Time your visit from January to mid-February to slip into the raucous Carnival scene. Port of Spain throbs with "free up," a let-go-and-hit-the-play button pre-festival warm-up period. Beginning with the New Year, 100-member steelbands tease out new riffs, costume designers stitch up hurricanes of spangles and sequins for folks to "play mas" (masquerade), and calypsonians create witty rhyming commentaries poking fun at everyone, especially politicians. Then comes mid-February, and BAM -- two days of serious party hearty.
Can't get away in January or February? No worries. March heralds the Phagwah Festival of Color, during which residents douse each other with colored water. Goat-skin "tassa" drums sound the July arrival of Hosay, an Islamic fete and parade of jeweled tadjah, shoulder-mounted floats symbolizing martyrs' tombs. Divali, a Hindu festival of light, marks October evenings, with flickering oil lamps lined atop city walls and on window sills. November vibrates with the Pan Jazz Festival, drawing international performers to match jazzy tunes to steelpan tempos.

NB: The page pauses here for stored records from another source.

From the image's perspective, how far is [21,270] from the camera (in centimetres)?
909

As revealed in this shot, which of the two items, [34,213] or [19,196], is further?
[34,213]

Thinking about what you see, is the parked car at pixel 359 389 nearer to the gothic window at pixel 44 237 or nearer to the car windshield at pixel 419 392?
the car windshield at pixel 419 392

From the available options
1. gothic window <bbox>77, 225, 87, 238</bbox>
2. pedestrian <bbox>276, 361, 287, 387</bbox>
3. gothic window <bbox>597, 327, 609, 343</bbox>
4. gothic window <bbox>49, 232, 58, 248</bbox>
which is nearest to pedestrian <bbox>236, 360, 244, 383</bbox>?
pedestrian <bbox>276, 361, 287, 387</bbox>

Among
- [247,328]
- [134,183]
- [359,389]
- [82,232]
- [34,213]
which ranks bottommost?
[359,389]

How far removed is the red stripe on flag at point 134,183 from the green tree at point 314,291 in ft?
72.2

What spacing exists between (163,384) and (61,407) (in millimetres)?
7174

Yes, "Trinis" love liming, the local patois for frittering away hours drinking and dancing, singing, and socializing. But that's only one way to experience the island's carefree allure. Natural highs are the other. Spend a day, or perhaps an overnight stay, at the Asa Wright Nature Center and Lodge, located an hour east of Port of Spain high in the Northern Range Forest Reserve. Birdwatchers are guaranteed a kaleidoscopic eyeful of hummingbirds and tanagers within this 200-acre wildlife sanctuary surrounding a vintage plantation estate.
More extraordinary avian adventures await at the 450-acre preserve within the Caroni Swamp National Park, a long but rewarding daytrip south of Port of Spain. Some 130 different bird species call this refuge home, with the brilliantly colored Scarlet Ibis taking top billing. The country's fire-engine red national bird makes an awesome sunset showing as hundreds return from feeding grounds in Venezuela's Orinoco Delta to roost among Caroni's mangroves.

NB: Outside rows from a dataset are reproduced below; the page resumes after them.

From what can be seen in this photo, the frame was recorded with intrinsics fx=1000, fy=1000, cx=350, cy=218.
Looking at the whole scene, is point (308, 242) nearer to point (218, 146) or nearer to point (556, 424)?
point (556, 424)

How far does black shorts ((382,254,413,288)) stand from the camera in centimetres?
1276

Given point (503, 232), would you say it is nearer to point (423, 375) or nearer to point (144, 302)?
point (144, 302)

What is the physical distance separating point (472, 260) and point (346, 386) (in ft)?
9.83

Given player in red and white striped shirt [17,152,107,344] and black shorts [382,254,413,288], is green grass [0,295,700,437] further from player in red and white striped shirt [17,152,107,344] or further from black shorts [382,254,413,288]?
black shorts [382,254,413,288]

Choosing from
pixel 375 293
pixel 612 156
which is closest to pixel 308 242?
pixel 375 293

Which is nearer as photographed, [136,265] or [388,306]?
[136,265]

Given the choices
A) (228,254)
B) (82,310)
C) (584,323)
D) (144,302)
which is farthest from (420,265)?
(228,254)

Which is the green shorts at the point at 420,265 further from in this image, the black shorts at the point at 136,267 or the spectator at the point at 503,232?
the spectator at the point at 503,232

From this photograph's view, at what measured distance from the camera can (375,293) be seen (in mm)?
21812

Mother Nature favors diminutive Tobago, too. The Main Ridge Forest Reserve dominates the isle's humpbacked terrain, the oldest nature sanctuary in the Western Hemisphere. Birders by the score come here for binocular peeks at more than 400 species of feathered marvels, from green parrots to red-billed tropic birds.
David Rooks Nature Tours, (868) 756-8594, is the outfit to hook up with for an eco-tour of the island. Rooks is the expert that filmmakers like David Attenborough and royalty like H.R.H. Prince Philip of England call when they want to view Tobago's winged wonders.

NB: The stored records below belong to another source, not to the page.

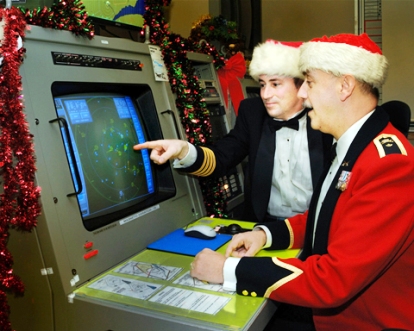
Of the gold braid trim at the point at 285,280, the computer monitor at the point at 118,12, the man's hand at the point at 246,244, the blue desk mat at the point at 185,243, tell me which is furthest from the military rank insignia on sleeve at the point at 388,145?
the computer monitor at the point at 118,12

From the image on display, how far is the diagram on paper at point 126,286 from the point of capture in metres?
1.11

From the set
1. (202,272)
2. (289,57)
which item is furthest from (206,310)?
(289,57)

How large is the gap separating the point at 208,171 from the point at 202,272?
69 centimetres

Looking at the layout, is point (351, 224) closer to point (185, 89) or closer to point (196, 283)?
point (196, 283)

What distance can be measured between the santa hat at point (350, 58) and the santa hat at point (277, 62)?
0.61 meters

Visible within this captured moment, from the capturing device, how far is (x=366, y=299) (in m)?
1.18

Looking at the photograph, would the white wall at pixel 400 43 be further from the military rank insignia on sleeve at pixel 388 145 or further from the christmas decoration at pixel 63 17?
the christmas decoration at pixel 63 17

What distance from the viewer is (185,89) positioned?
187 cm

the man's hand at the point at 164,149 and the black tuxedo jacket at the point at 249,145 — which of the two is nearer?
the man's hand at the point at 164,149

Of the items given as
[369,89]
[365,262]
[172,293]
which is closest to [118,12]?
[369,89]

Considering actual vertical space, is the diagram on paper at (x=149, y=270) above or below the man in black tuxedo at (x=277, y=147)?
below

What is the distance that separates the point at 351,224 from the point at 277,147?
0.98m

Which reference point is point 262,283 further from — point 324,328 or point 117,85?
point 117,85

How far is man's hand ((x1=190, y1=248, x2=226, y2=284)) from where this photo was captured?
1157mm
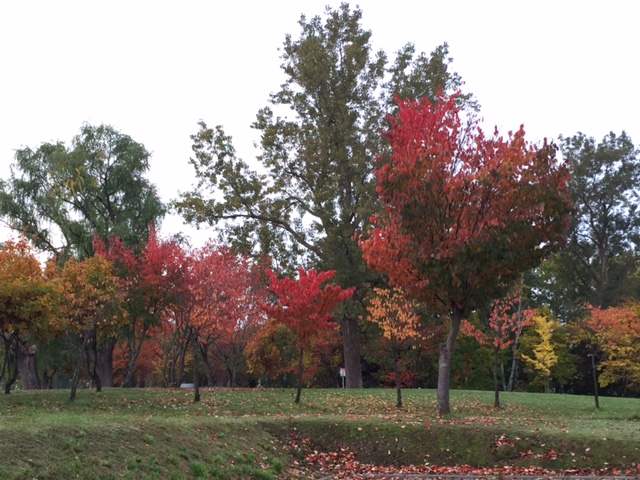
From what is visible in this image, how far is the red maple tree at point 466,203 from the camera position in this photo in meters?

Tobago may be best explored on your own, however. Rent an open-topped 4WD for the day, then head out for a spin. Remember to drive on the left (T&T was once British) as you negotiate the narrow, winding lanes that skirt the island's hilly shoreline. At every twist and turn, vistas deliver dreamy panoramas. Plenty of small villages are welcome rest stops to ease arms weary from too many steering-wheel whirls. Sidetrips to the Lure Estate Waterfalls or the Argyle Waterfall might tempt you into the waters for a enchanting tropical splash. (Do bring along a bathing suit -- modest-minded Tobagoans won't approve of skinnydipping!)
When to Go: Trinidad & Tobago at their Best
- Best Weather: Like many islands in the Caribbean, Trinidad and Tobago have a dry and rainy season – the dry season lasts from January to May and the rainy season runs from June through December. Temperatures during the day are warm, but not unbearable, and it is pleasantly cool in the evenings.
- Best Prices: early September through mid-December; exact rates vary by hotel.
- Festival Highlights: Trinidad and Tobago’s lively Carnival celebrations take place during the Monday and Tuesday preceding Ash Wednesday, but the island is alive with flavor and fun in anticipation of Carnival in the days following Christmas! Rest up before heading to these festivals because these islanders really know how to party.